WORK ITEM: Set down all of the entries precisely as they were written.

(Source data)
----------

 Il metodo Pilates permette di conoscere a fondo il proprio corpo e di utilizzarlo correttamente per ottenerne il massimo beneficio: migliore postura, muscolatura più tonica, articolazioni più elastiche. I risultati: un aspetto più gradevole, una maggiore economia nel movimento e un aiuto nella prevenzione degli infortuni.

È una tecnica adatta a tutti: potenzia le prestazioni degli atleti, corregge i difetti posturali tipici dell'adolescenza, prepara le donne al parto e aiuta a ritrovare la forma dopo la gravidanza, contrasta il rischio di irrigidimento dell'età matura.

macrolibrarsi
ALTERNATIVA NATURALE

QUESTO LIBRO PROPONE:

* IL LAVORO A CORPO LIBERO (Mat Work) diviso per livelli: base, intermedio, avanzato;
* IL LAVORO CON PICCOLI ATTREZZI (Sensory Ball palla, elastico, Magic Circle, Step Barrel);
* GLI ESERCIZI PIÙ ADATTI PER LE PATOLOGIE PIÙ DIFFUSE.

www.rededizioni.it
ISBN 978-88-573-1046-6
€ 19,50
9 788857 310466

----------

SOLUTION:
 Il metodo Pilates permette di conoscere a fondo il proprio corpo e di utilizzarlo correttamente per ottenerne il massimo beneficio: migliore postura, muscolatura più tonica, articolazioni più elastiche. I risultati: un aspetto più gradevole, una maggiore economia nel movimento e un aiuto nella prevenzione degli infortuni.

È una tecnica adatta a tutti: potenzia le prestazioni degli atleti, corregge i difetti posturali tipici dell'adolescenza, prepara le donne al parto e aiuta a ritrovare la forma dopo la gravidanza, contrasta il rischio di irrigidimento dell'età matura.

macrolibrarsi
ALTERNATIVA NATURALE

QUESTO LIBRO PROPONE:

* IL LAVORO A CORPO LIBERO (Mat Work) diviso per livelli: base, intermedio, avanzato;
* IL LAVORO CON PICCOLI ATTREZZI (Sensory Ball palla, elastico, Magic Circle, Step Barrel);
* GLI ESERCIZI PIÙ ADATTI PER LE PATOLOGIE PIÙ DIFFUSE.

www.rededizioni.it
ISBN 978-88-573-1046-6
€ 19,50
9 788857 310466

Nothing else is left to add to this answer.